The problems of estate management, ever varying, calling for swift decisions and often for large outlays, become very grave in times of crisis, when broad views and general principles must be associated with infinite attention to detail. It may be doubted whether anything save a long inherited tradition and a feeling of responsibility both to forbears and descendants, would urge any man of marked business attainments to labour daily throughout the year for so modest an interest on capital as even a good year yields.
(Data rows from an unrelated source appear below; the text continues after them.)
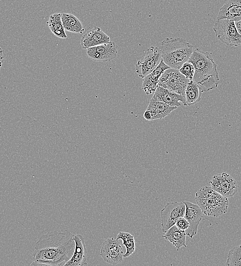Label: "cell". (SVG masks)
<instances>
[{"instance_id": "cell-1", "label": "cell", "mask_w": 241, "mask_h": 266, "mask_svg": "<svg viewBox=\"0 0 241 266\" xmlns=\"http://www.w3.org/2000/svg\"><path fill=\"white\" fill-rule=\"evenodd\" d=\"M72 233L54 230L42 235L35 245L31 265L63 266L72 256L75 247Z\"/></svg>"}, {"instance_id": "cell-2", "label": "cell", "mask_w": 241, "mask_h": 266, "mask_svg": "<svg viewBox=\"0 0 241 266\" xmlns=\"http://www.w3.org/2000/svg\"><path fill=\"white\" fill-rule=\"evenodd\" d=\"M188 61L192 63L195 70L192 80L200 86L202 92L217 87L219 79L217 65L211 53L196 48Z\"/></svg>"}, {"instance_id": "cell-3", "label": "cell", "mask_w": 241, "mask_h": 266, "mask_svg": "<svg viewBox=\"0 0 241 266\" xmlns=\"http://www.w3.org/2000/svg\"><path fill=\"white\" fill-rule=\"evenodd\" d=\"M193 46L183 37H166L159 49L164 63L171 68L179 69L187 61L193 51Z\"/></svg>"}, {"instance_id": "cell-4", "label": "cell", "mask_w": 241, "mask_h": 266, "mask_svg": "<svg viewBox=\"0 0 241 266\" xmlns=\"http://www.w3.org/2000/svg\"><path fill=\"white\" fill-rule=\"evenodd\" d=\"M195 199L197 205L206 215L217 217L227 211L229 206L227 197L211 187H201L195 193Z\"/></svg>"}, {"instance_id": "cell-5", "label": "cell", "mask_w": 241, "mask_h": 266, "mask_svg": "<svg viewBox=\"0 0 241 266\" xmlns=\"http://www.w3.org/2000/svg\"><path fill=\"white\" fill-rule=\"evenodd\" d=\"M216 37L230 47L241 45V35L236 28L235 21L228 19H217L213 27Z\"/></svg>"}, {"instance_id": "cell-6", "label": "cell", "mask_w": 241, "mask_h": 266, "mask_svg": "<svg viewBox=\"0 0 241 266\" xmlns=\"http://www.w3.org/2000/svg\"><path fill=\"white\" fill-rule=\"evenodd\" d=\"M190 81L178 69L169 68L162 73L158 86L185 96L186 86Z\"/></svg>"}, {"instance_id": "cell-7", "label": "cell", "mask_w": 241, "mask_h": 266, "mask_svg": "<svg viewBox=\"0 0 241 266\" xmlns=\"http://www.w3.org/2000/svg\"><path fill=\"white\" fill-rule=\"evenodd\" d=\"M162 59V53L159 48L151 46L147 49L145 56L136 62V73L143 79L158 66Z\"/></svg>"}, {"instance_id": "cell-8", "label": "cell", "mask_w": 241, "mask_h": 266, "mask_svg": "<svg viewBox=\"0 0 241 266\" xmlns=\"http://www.w3.org/2000/svg\"><path fill=\"white\" fill-rule=\"evenodd\" d=\"M186 211L184 202L176 201L169 202L160 211L161 226L163 232H165L175 224L177 219L184 217Z\"/></svg>"}, {"instance_id": "cell-9", "label": "cell", "mask_w": 241, "mask_h": 266, "mask_svg": "<svg viewBox=\"0 0 241 266\" xmlns=\"http://www.w3.org/2000/svg\"><path fill=\"white\" fill-rule=\"evenodd\" d=\"M209 183L214 190L226 197L234 196L237 191L236 181L227 172L213 175Z\"/></svg>"}, {"instance_id": "cell-10", "label": "cell", "mask_w": 241, "mask_h": 266, "mask_svg": "<svg viewBox=\"0 0 241 266\" xmlns=\"http://www.w3.org/2000/svg\"><path fill=\"white\" fill-rule=\"evenodd\" d=\"M123 251L118 240L108 238L105 240L101 248L100 255L103 260L113 265L117 264L123 261Z\"/></svg>"}, {"instance_id": "cell-11", "label": "cell", "mask_w": 241, "mask_h": 266, "mask_svg": "<svg viewBox=\"0 0 241 266\" xmlns=\"http://www.w3.org/2000/svg\"><path fill=\"white\" fill-rule=\"evenodd\" d=\"M87 54L91 59L97 61L106 62L117 57V46L113 41L89 48Z\"/></svg>"}, {"instance_id": "cell-12", "label": "cell", "mask_w": 241, "mask_h": 266, "mask_svg": "<svg viewBox=\"0 0 241 266\" xmlns=\"http://www.w3.org/2000/svg\"><path fill=\"white\" fill-rule=\"evenodd\" d=\"M186 206L184 217L188 221L189 227L185 231L186 235L192 238L196 235L198 225L203 217V212L197 205L188 201L184 202Z\"/></svg>"}, {"instance_id": "cell-13", "label": "cell", "mask_w": 241, "mask_h": 266, "mask_svg": "<svg viewBox=\"0 0 241 266\" xmlns=\"http://www.w3.org/2000/svg\"><path fill=\"white\" fill-rule=\"evenodd\" d=\"M110 38L101 28L95 26L88 30L82 37L81 44L84 49L108 43Z\"/></svg>"}, {"instance_id": "cell-14", "label": "cell", "mask_w": 241, "mask_h": 266, "mask_svg": "<svg viewBox=\"0 0 241 266\" xmlns=\"http://www.w3.org/2000/svg\"><path fill=\"white\" fill-rule=\"evenodd\" d=\"M75 247L73 254L64 266H83L87 265V251L83 236L81 234L73 236Z\"/></svg>"}, {"instance_id": "cell-15", "label": "cell", "mask_w": 241, "mask_h": 266, "mask_svg": "<svg viewBox=\"0 0 241 266\" xmlns=\"http://www.w3.org/2000/svg\"><path fill=\"white\" fill-rule=\"evenodd\" d=\"M169 68L162 59L158 66L151 73L143 78L142 87L147 95L154 93L158 86L160 76L166 69Z\"/></svg>"}, {"instance_id": "cell-16", "label": "cell", "mask_w": 241, "mask_h": 266, "mask_svg": "<svg viewBox=\"0 0 241 266\" xmlns=\"http://www.w3.org/2000/svg\"><path fill=\"white\" fill-rule=\"evenodd\" d=\"M152 97L171 106H180V102L186 106L185 96L177 94L160 86L157 87Z\"/></svg>"}, {"instance_id": "cell-17", "label": "cell", "mask_w": 241, "mask_h": 266, "mask_svg": "<svg viewBox=\"0 0 241 266\" xmlns=\"http://www.w3.org/2000/svg\"><path fill=\"white\" fill-rule=\"evenodd\" d=\"M228 19L234 21L241 19V0H229L219 9L217 19Z\"/></svg>"}, {"instance_id": "cell-18", "label": "cell", "mask_w": 241, "mask_h": 266, "mask_svg": "<svg viewBox=\"0 0 241 266\" xmlns=\"http://www.w3.org/2000/svg\"><path fill=\"white\" fill-rule=\"evenodd\" d=\"M176 106H171L152 97L146 109L151 115V120L161 119L169 115Z\"/></svg>"}, {"instance_id": "cell-19", "label": "cell", "mask_w": 241, "mask_h": 266, "mask_svg": "<svg viewBox=\"0 0 241 266\" xmlns=\"http://www.w3.org/2000/svg\"><path fill=\"white\" fill-rule=\"evenodd\" d=\"M163 236V237L172 243L178 251L181 247H186V237L185 231L179 229L175 225H174L168 229Z\"/></svg>"}, {"instance_id": "cell-20", "label": "cell", "mask_w": 241, "mask_h": 266, "mask_svg": "<svg viewBox=\"0 0 241 266\" xmlns=\"http://www.w3.org/2000/svg\"><path fill=\"white\" fill-rule=\"evenodd\" d=\"M62 21L66 31L74 33L83 34L85 30L79 19L72 14L62 13Z\"/></svg>"}, {"instance_id": "cell-21", "label": "cell", "mask_w": 241, "mask_h": 266, "mask_svg": "<svg viewBox=\"0 0 241 266\" xmlns=\"http://www.w3.org/2000/svg\"><path fill=\"white\" fill-rule=\"evenodd\" d=\"M47 24L52 33L56 37L61 38H67L62 21V13L57 12L51 14Z\"/></svg>"}, {"instance_id": "cell-22", "label": "cell", "mask_w": 241, "mask_h": 266, "mask_svg": "<svg viewBox=\"0 0 241 266\" xmlns=\"http://www.w3.org/2000/svg\"><path fill=\"white\" fill-rule=\"evenodd\" d=\"M202 90L193 80H190L185 92L186 106H191L198 102L201 99Z\"/></svg>"}, {"instance_id": "cell-23", "label": "cell", "mask_w": 241, "mask_h": 266, "mask_svg": "<svg viewBox=\"0 0 241 266\" xmlns=\"http://www.w3.org/2000/svg\"><path fill=\"white\" fill-rule=\"evenodd\" d=\"M116 239H121L123 245L125 246L126 251L123 254V257L130 256L135 250V242L134 237L131 234L125 232H119L116 236Z\"/></svg>"}, {"instance_id": "cell-24", "label": "cell", "mask_w": 241, "mask_h": 266, "mask_svg": "<svg viewBox=\"0 0 241 266\" xmlns=\"http://www.w3.org/2000/svg\"><path fill=\"white\" fill-rule=\"evenodd\" d=\"M225 265L241 266V244L234 247L229 251Z\"/></svg>"}, {"instance_id": "cell-25", "label": "cell", "mask_w": 241, "mask_h": 266, "mask_svg": "<svg viewBox=\"0 0 241 266\" xmlns=\"http://www.w3.org/2000/svg\"><path fill=\"white\" fill-rule=\"evenodd\" d=\"M178 70L187 79L192 80L195 70L192 63L187 61L182 64Z\"/></svg>"}, {"instance_id": "cell-26", "label": "cell", "mask_w": 241, "mask_h": 266, "mask_svg": "<svg viewBox=\"0 0 241 266\" xmlns=\"http://www.w3.org/2000/svg\"><path fill=\"white\" fill-rule=\"evenodd\" d=\"M179 229L185 231L189 227L188 221L184 217H179L175 224Z\"/></svg>"}, {"instance_id": "cell-27", "label": "cell", "mask_w": 241, "mask_h": 266, "mask_svg": "<svg viewBox=\"0 0 241 266\" xmlns=\"http://www.w3.org/2000/svg\"><path fill=\"white\" fill-rule=\"evenodd\" d=\"M4 59V51L2 48L0 47V71L2 66L3 62Z\"/></svg>"}, {"instance_id": "cell-28", "label": "cell", "mask_w": 241, "mask_h": 266, "mask_svg": "<svg viewBox=\"0 0 241 266\" xmlns=\"http://www.w3.org/2000/svg\"><path fill=\"white\" fill-rule=\"evenodd\" d=\"M144 118L147 121L151 120V115L149 111L146 110L143 114Z\"/></svg>"}, {"instance_id": "cell-29", "label": "cell", "mask_w": 241, "mask_h": 266, "mask_svg": "<svg viewBox=\"0 0 241 266\" xmlns=\"http://www.w3.org/2000/svg\"><path fill=\"white\" fill-rule=\"evenodd\" d=\"M235 25L238 33L241 35V19L235 21Z\"/></svg>"}]
</instances>
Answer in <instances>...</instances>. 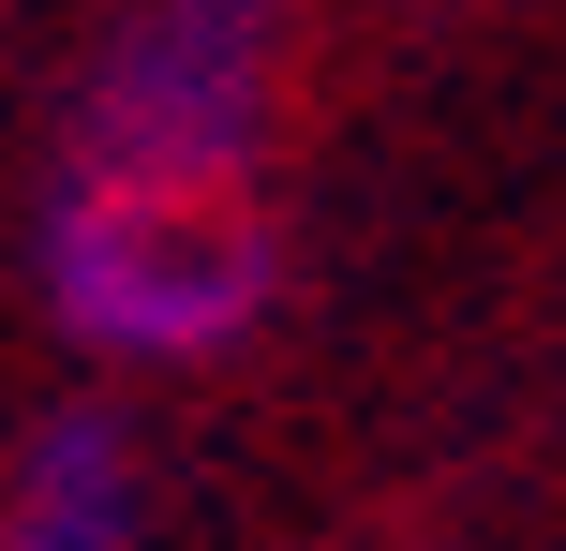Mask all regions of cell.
Wrapping results in <instances>:
<instances>
[{
	"instance_id": "1",
	"label": "cell",
	"mask_w": 566,
	"mask_h": 551,
	"mask_svg": "<svg viewBox=\"0 0 566 551\" xmlns=\"http://www.w3.org/2000/svg\"><path fill=\"white\" fill-rule=\"evenodd\" d=\"M283 0H119L30 179V298L105 373H209L283 314Z\"/></svg>"
},
{
	"instance_id": "2",
	"label": "cell",
	"mask_w": 566,
	"mask_h": 551,
	"mask_svg": "<svg viewBox=\"0 0 566 551\" xmlns=\"http://www.w3.org/2000/svg\"><path fill=\"white\" fill-rule=\"evenodd\" d=\"M0 551H149V463L105 403H60L0 477Z\"/></svg>"
}]
</instances>
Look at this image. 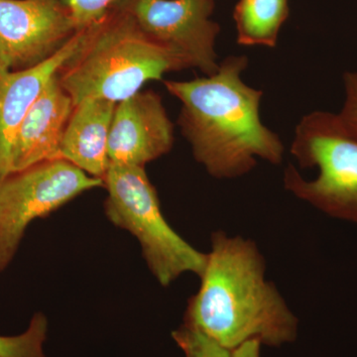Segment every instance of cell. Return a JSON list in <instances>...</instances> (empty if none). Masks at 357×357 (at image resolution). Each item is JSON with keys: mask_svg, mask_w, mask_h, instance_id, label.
<instances>
[{"mask_svg": "<svg viewBox=\"0 0 357 357\" xmlns=\"http://www.w3.org/2000/svg\"><path fill=\"white\" fill-rule=\"evenodd\" d=\"M77 31L59 0H0V66L21 70L41 64Z\"/></svg>", "mask_w": 357, "mask_h": 357, "instance_id": "cell-8", "label": "cell"}, {"mask_svg": "<svg viewBox=\"0 0 357 357\" xmlns=\"http://www.w3.org/2000/svg\"><path fill=\"white\" fill-rule=\"evenodd\" d=\"M68 11L77 31L107 17L119 0H59Z\"/></svg>", "mask_w": 357, "mask_h": 357, "instance_id": "cell-16", "label": "cell"}, {"mask_svg": "<svg viewBox=\"0 0 357 357\" xmlns=\"http://www.w3.org/2000/svg\"><path fill=\"white\" fill-rule=\"evenodd\" d=\"M105 187L64 159L49 160L0 181V272L13 259L26 229L79 195Z\"/></svg>", "mask_w": 357, "mask_h": 357, "instance_id": "cell-6", "label": "cell"}, {"mask_svg": "<svg viewBox=\"0 0 357 357\" xmlns=\"http://www.w3.org/2000/svg\"><path fill=\"white\" fill-rule=\"evenodd\" d=\"M261 347L258 340H251L234 349L232 357H261Z\"/></svg>", "mask_w": 357, "mask_h": 357, "instance_id": "cell-18", "label": "cell"}, {"mask_svg": "<svg viewBox=\"0 0 357 357\" xmlns=\"http://www.w3.org/2000/svg\"><path fill=\"white\" fill-rule=\"evenodd\" d=\"M88 28L75 33L55 55L35 67L11 70L0 66V181L9 174L11 145L21 122L52 77L74 57Z\"/></svg>", "mask_w": 357, "mask_h": 357, "instance_id": "cell-10", "label": "cell"}, {"mask_svg": "<svg viewBox=\"0 0 357 357\" xmlns=\"http://www.w3.org/2000/svg\"><path fill=\"white\" fill-rule=\"evenodd\" d=\"M211 251L184 324L234 351L258 340L281 347L296 342L299 319L274 283L266 279V261L252 239L213 232Z\"/></svg>", "mask_w": 357, "mask_h": 357, "instance_id": "cell-1", "label": "cell"}, {"mask_svg": "<svg viewBox=\"0 0 357 357\" xmlns=\"http://www.w3.org/2000/svg\"><path fill=\"white\" fill-rule=\"evenodd\" d=\"M150 38L184 59L206 76L220 67L215 42L220 33L211 20L213 0H119Z\"/></svg>", "mask_w": 357, "mask_h": 357, "instance_id": "cell-7", "label": "cell"}, {"mask_svg": "<svg viewBox=\"0 0 357 357\" xmlns=\"http://www.w3.org/2000/svg\"><path fill=\"white\" fill-rule=\"evenodd\" d=\"M74 107L56 75L33 103L14 136L9 174L41 162L62 159L61 145Z\"/></svg>", "mask_w": 357, "mask_h": 357, "instance_id": "cell-11", "label": "cell"}, {"mask_svg": "<svg viewBox=\"0 0 357 357\" xmlns=\"http://www.w3.org/2000/svg\"><path fill=\"white\" fill-rule=\"evenodd\" d=\"M245 56H229L211 76L165 81L180 100L178 126L192 155L211 177L230 180L248 175L258 159L280 165L283 142L260 119L263 91L244 83Z\"/></svg>", "mask_w": 357, "mask_h": 357, "instance_id": "cell-2", "label": "cell"}, {"mask_svg": "<svg viewBox=\"0 0 357 357\" xmlns=\"http://www.w3.org/2000/svg\"><path fill=\"white\" fill-rule=\"evenodd\" d=\"M117 103L86 98L75 105L61 145V157L93 177L109 170V139Z\"/></svg>", "mask_w": 357, "mask_h": 357, "instance_id": "cell-12", "label": "cell"}, {"mask_svg": "<svg viewBox=\"0 0 357 357\" xmlns=\"http://www.w3.org/2000/svg\"><path fill=\"white\" fill-rule=\"evenodd\" d=\"M344 102L337 114L345 130L357 139V72L344 75Z\"/></svg>", "mask_w": 357, "mask_h": 357, "instance_id": "cell-17", "label": "cell"}, {"mask_svg": "<svg viewBox=\"0 0 357 357\" xmlns=\"http://www.w3.org/2000/svg\"><path fill=\"white\" fill-rule=\"evenodd\" d=\"M47 333L48 321L37 312L24 333L14 337L0 335V357H46L43 345Z\"/></svg>", "mask_w": 357, "mask_h": 357, "instance_id": "cell-14", "label": "cell"}, {"mask_svg": "<svg viewBox=\"0 0 357 357\" xmlns=\"http://www.w3.org/2000/svg\"><path fill=\"white\" fill-rule=\"evenodd\" d=\"M172 337L185 357H232L231 351L185 324L174 331Z\"/></svg>", "mask_w": 357, "mask_h": 357, "instance_id": "cell-15", "label": "cell"}, {"mask_svg": "<svg viewBox=\"0 0 357 357\" xmlns=\"http://www.w3.org/2000/svg\"><path fill=\"white\" fill-rule=\"evenodd\" d=\"M173 145L174 126L158 93L139 91L117 103L109 132L110 164L144 168Z\"/></svg>", "mask_w": 357, "mask_h": 357, "instance_id": "cell-9", "label": "cell"}, {"mask_svg": "<svg viewBox=\"0 0 357 357\" xmlns=\"http://www.w3.org/2000/svg\"><path fill=\"white\" fill-rule=\"evenodd\" d=\"M102 180L107 190V218L137 238L145 261L160 285L168 287L185 273L201 278L206 253L192 248L170 227L145 169L110 164Z\"/></svg>", "mask_w": 357, "mask_h": 357, "instance_id": "cell-5", "label": "cell"}, {"mask_svg": "<svg viewBox=\"0 0 357 357\" xmlns=\"http://www.w3.org/2000/svg\"><path fill=\"white\" fill-rule=\"evenodd\" d=\"M185 69L190 68L184 59L150 38L128 11L116 6L86 29L59 79L75 105L86 98L119 103L148 82Z\"/></svg>", "mask_w": 357, "mask_h": 357, "instance_id": "cell-3", "label": "cell"}, {"mask_svg": "<svg viewBox=\"0 0 357 357\" xmlns=\"http://www.w3.org/2000/svg\"><path fill=\"white\" fill-rule=\"evenodd\" d=\"M288 13V0H238L234 9L237 43L274 48Z\"/></svg>", "mask_w": 357, "mask_h": 357, "instance_id": "cell-13", "label": "cell"}, {"mask_svg": "<svg viewBox=\"0 0 357 357\" xmlns=\"http://www.w3.org/2000/svg\"><path fill=\"white\" fill-rule=\"evenodd\" d=\"M290 152L301 168H317L318 176L307 180L289 164L286 191L328 217L357 225V139L337 114L316 110L303 116Z\"/></svg>", "mask_w": 357, "mask_h": 357, "instance_id": "cell-4", "label": "cell"}]
</instances>
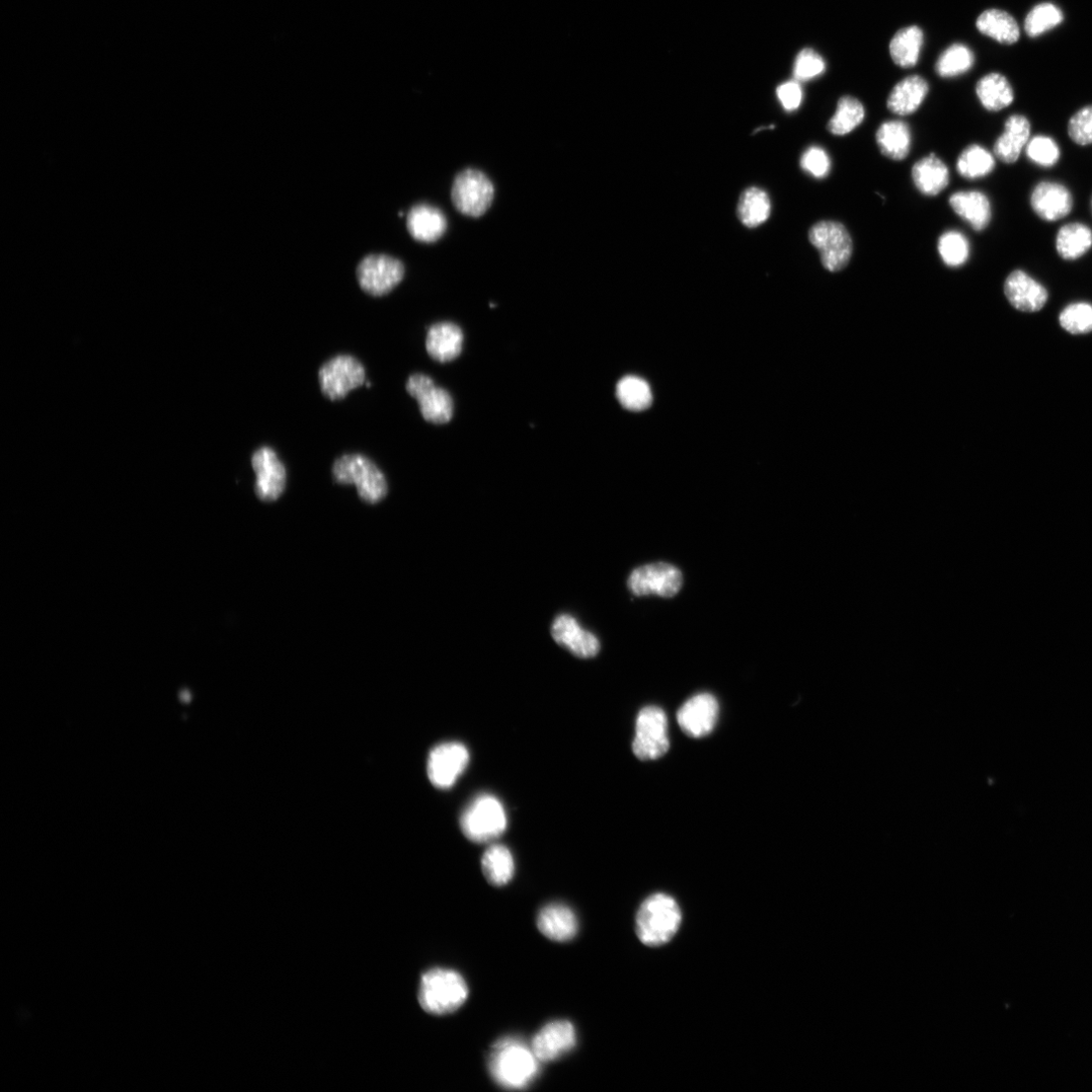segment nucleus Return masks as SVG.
<instances>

Difficulties on an estate like this are manifold, for part of the land runs into the fens and all the intricacies of the elaborate draining system must be mastered. An estate in this country must have its own system of carrying away surplus water, quite apart from the system or systems for which the land is rated, and the question of drainage with which the Ministry of Agriculture is now endeavouring to grapple is more than ordinarily complex. It may be doubted whether some of the fenlands are good enough to justify proposed expenditures; they sink about half an inch a year, and in many parts of them the humus is disappearing and in place of cultivable soil the farmer finds white sand.
Engineering, housing, repairing, draining, tree planting, the development of fresh industries, the constant supervision of all acts of husbandry, occasionally experiments which, though perfectly justified and even necessary, may prove uneconomic in the end; these are part of the price that the squire pays for his lordship of manors, and his “right and left” in due season at high birds, a privilege shared with a syndicate. He has no illusions. “If farmers will not take land at a low price under a good landlord,” he will tell you, “I don’t think any change in the political situation is going to abolish us, since we are forced to take what other men leave and farm it on our own account. But if nationalisation comes let us hope for the sake of those who have to pay for it, that the estate system of keeping a permanent staff for building, repair, drainage, water supply, vermin destruction, fencing and forestry will be maintained and that the work will be controlled by a resident land agent who or by the land owner himself, the only two people who have the necessary knowledge and are in touch with actualities. To put in men whose knowledge is purely theoretical is to invite a large expenditure and endless series of expensive blunders. If there are those who can do better with the land, let them have their chance.”
In point of fact no estate can be administered by rule of thumb; it is only those who have grown up on it and have mastered its every detail who can hope to establish it as a paying proposition, or at least as near to a paying proposition as modem conditions will permit.